| What you need to do |
1. Answer these about the diesel truck passage:
(a) What speed does the ECU hold the truck to in limp mode?
(b) Where does the steering column antenna send the transponder code it reads?
(c) What three things does the DEF dosing module check?
2. From the diesel truck passage, copy out everything from "The Bosch CP4" down to "in its memory.".

| Text block |
——

The engine control unit. It is the master computer that reads crankshaft position, pedal position, intake air temperature, coolant temperature, manifold pressure, and 20 other signals, calculates injection timing, and tells the injectors when to fire.
If the ECU itself fails, water intrusion, EMP, a single bad capacitor on the board, a corrupt firmware update, the truck does not start.
Period.
The injectors will not fire without it.
You can have a full tank, a healthy battery, and a working starter, and the truck will turn over and never catch.
The electronic fuel injection, specifically the high-pressure common rail injectors and the rail pressure sensor that the ECU reads to decide injection duration.
If one sensor fails and reports a value the ECU does not believe, the ECU goes into limp mode, 5 mph, then refuses to start until the sensor is replaced.
The Bosch CP4 high-pressure pump that feeds the rail is the single point of failure for the entire fuel system on most modern light-duty diesels. One pump, six cylinders.
Pump fails, all six injectors lose pressure simultaneously.
The immobilizer.
The chip in your key has an RFID transponder.
When you turn the key, the steering column antenna reads the transponder code, sends it to the ECU, and the ECU compares it against the codes stored in its memory.
Mismatch or no signal or dead transponder battery, and the ECU disables fuel injection at the software level.
The key turns, the starter spins, the engine never fires.
You can be standing next to a perfectly mechanical pump with fuel in the tank and a charged battery, and you will not move.
DEF dosing, diesel exhaust fluid, urea-based, required by EPA Tier 4 emissions standards on every on-road diesel sold in the United States after 2010.
The DEF dosing module checks tank level, fluid quality, and injection rate.
If it does not like what it sees, it commands the ECU to derate the engine to roughly 5 mph.
Then to disable starting altogether within a fixed number of restart cycles.
This is not a check engine light. This is a federal emissions rule kill switch a manufacturer installed because they had to.
EPA wrote the rule.
The manufacturer implemented it.
The chain link is in your truck because of both.
Common rail four, Bosch CP4 again.
30,000 psi high shared rail pressure across six injectors.
Single high pressure pump.
One failure, six cylinders go quiet at the same moment.
The {quote} two {quote} version of this conversation skips the chain count audit entirely, adds a heavier bumper, larger tires, a winch, a roof rack, leaves the 11 electronic links on the truck untouched.
Bigger truck, same 11 links.
Same Tuesday afternoon, the systems your truck depends on stop.
Look at the truck in your driveway right now, or the one parked at your job site, or the one your father-in-law drives.
Pick the one you would reach for the day the grid drops.
Five questions.
I want you to answer each one out loud, or at least mentally, before you keep watching.
One.
Do you know whether your truck has an ECU at all?
Or is it pre-1995?
If it has an ECU, do you know where the ECU itself is physically located on the vehicle? Under the hood, under the dash, behind the kick panel?
Two.
The key in your hand right now, does it have an immobilizer chip in it, or is it a simple cut metal key?
If you do not know, here is the test.

——

| Record extracts |
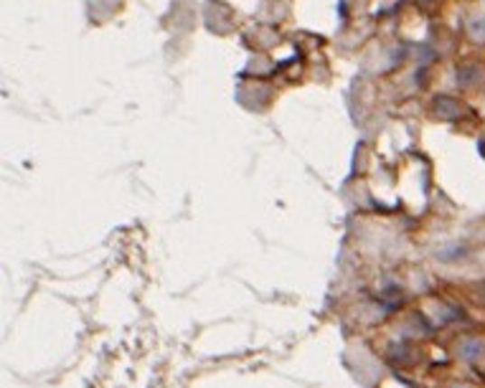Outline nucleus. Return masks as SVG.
<instances>
[]
</instances>
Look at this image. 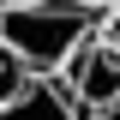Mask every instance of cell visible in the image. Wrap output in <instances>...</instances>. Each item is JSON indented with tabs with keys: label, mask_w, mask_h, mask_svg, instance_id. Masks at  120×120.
Listing matches in <instances>:
<instances>
[{
	"label": "cell",
	"mask_w": 120,
	"mask_h": 120,
	"mask_svg": "<svg viewBox=\"0 0 120 120\" xmlns=\"http://www.w3.org/2000/svg\"><path fill=\"white\" fill-rule=\"evenodd\" d=\"M24 60H18L12 54V48H6V42H0V102H12V96H18V90H24Z\"/></svg>",
	"instance_id": "cell-4"
},
{
	"label": "cell",
	"mask_w": 120,
	"mask_h": 120,
	"mask_svg": "<svg viewBox=\"0 0 120 120\" xmlns=\"http://www.w3.org/2000/svg\"><path fill=\"white\" fill-rule=\"evenodd\" d=\"M54 78L72 90L78 114L114 108V102H120V48H108L102 36H90V42H78L72 54H66V66H60Z\"/></svg>",
	"instance_id": "cell-2"
},
{
	"label": "cell",
	"mask_w": 120,
	"mask_h": 120,
	"mask_svg": "<svg viewBox=\"0 0 120 120\" xmlns=\"http://www.w3.org/2000/svg\"><path fill=\"white\" fill-rule=\"evenodd\" d=\"M0 120H84V114L60 78H24L12 102H0Z\"/></svg>",
	"instance_id": "cell-3"
},
{
	"label": "cell",
	"mask_w": 120,
	"mask_h": 120,
	"mask_svg": "<svg viewBox=\"0 0 120 120\" xmlns=\"http://www.w3.org/2000/svg\"><path fill=\"white\" fill-rule=\"evenodd\" d=\"M84 6H96V12H102V6H108V0H84Z\"/></svg>",
	"instance_id": "cell-7"
},
{
	"label": "cell",
	"mask_w": 120,
	"mask_h": 120,
	"mask_svg": "<svg viewBox=\"0 0 120 120\" xmlns=\"http://www.w3.org/2000/svg\"><path fill=\"white\" fill-rule=\"evenodd\" d=\"M96 36H102L108 48H120V0H114V12H108L102 24H96Z\"/></svg>",
	"instance_id": "cell-5"
},
{
	"label": "cell",
	"mask_w": 120,
	"mask_h": 120,
	"mask_svg": "<svg viewBox=\"0 0 120 120\" xmlns=\"http://www.w3.org/2000/svg\"><path fill=\"white\" fill-rule=\"evenodd\" d=\"M102 24L96 6L84 0H12L0 6V42L24 60L30 78H54L78 42H90Z\"/></svg>",
	"instance_id": "cell-1"
},
{
	"label": "cell",
	"mask_w": 120,
	"mask_h": 120,
	"mask_svg": "<svg viewBox=\"0 0 120 120\" xmlns=\"http://www.w3.org/2000/svg\"><path fill=\"white\" fill-rule=\"evenodd\" d=\"M84 120H120V102L114 108H96V114H84Z\"/></svg>",
	"instance_id": "cell-6"
}]
</instances>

——

| Results |
1.
(a) 5 mph.
(b) To the ECU.
(c) Tank level, fluid quality, and injection rate.

2.
The Bosch CP4 high-pressure pump that feeds the rail is the single point of failure for the entire fuel system on most modern light-duty diesels. One pump, six cylinders.
Pump fails, all six injectors lose pressure simultaneously.
The immobilizer.
The chip in your key has an RFID transponder.
When you turn the key, the steering column antenna reads the transponder code, sends it to the ECU, and the ECU compares it against the codes stored in its memory.